February 19, 2014
It’s a difficult one, isn’t it: even just thinking about changing the way you measure your sales team. Especially from your position in the organisation. A rather insurmountable mountain. A mountain I once tried to climb. Well, to be a little more honest, I spent some time campaigning to win over senior management as to the merits of the change. This was ten years ago, and it was rather like a broken pencil (pointless that is) and not much fun to boot.
So, why should you embark on this perilous trail?
1. Well for starters (and forgive the rather obvious statement) now is not then! Ten years further on and life at the top of the organisation has changed. According to a February 2013 study, over 50% of Senior level Sales executives now report that some percentage of their compensation is tied to margin performance. This makes a difference: most organisations today have already squeezed all possible cost reductions out, so the only option for margin improvement is through Price. Improving margins has Senior Management attention.

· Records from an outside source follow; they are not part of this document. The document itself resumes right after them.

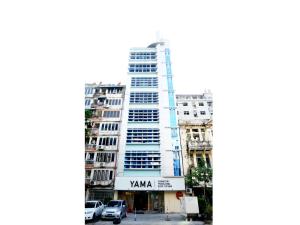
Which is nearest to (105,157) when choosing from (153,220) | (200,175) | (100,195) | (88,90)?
(100,195)

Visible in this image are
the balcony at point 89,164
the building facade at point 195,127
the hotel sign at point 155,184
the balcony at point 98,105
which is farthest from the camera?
the balcony at point 98,105

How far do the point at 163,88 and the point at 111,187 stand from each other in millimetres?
1854

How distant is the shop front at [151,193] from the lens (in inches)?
162

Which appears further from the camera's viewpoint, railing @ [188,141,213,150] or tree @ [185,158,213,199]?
railing @ [188,141,213,150]

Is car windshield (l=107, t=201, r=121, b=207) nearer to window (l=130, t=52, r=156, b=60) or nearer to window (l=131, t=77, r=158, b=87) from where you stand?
window (l=131, t=77, r=158, b=87)

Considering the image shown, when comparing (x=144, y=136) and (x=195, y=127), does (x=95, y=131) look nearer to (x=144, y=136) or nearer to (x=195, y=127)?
(x=144, y=136)

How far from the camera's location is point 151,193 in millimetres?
4277

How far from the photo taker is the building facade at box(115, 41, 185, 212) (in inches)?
167

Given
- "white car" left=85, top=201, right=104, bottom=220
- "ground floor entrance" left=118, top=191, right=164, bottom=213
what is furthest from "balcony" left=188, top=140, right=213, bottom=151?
"white car" left=85, top=201, right=104, bottom=220

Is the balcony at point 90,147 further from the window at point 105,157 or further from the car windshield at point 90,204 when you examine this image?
the car windshield at point 90,204

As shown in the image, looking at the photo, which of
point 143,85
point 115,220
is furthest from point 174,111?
point 115,220

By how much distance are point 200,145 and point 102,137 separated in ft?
5.83

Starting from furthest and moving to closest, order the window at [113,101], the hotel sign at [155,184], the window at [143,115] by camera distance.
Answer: the window at [113,101] → the window at [143,115] → the hotel sign at [155,184]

2. There is You – and Your team. The increasing existence of Pricing teams is a direct result of the shift in management attention to focus on price and margin.
3. The advent of improved Pricing analytics and Pricing solutions means that it is easier to measure teams on a balanced scorecard of Pricing Metrics & Measures.
If you are bought into the fact that now is a good time for the change, the question becomes how to go about this and of course, how do you want to measure the Sales organisation?
How to propagate the change:
• Accept the fact that you will need to be a silent partner in this change
– You don’t need credit for this idea.
– You will benefit indirectly and sufficiently from the change.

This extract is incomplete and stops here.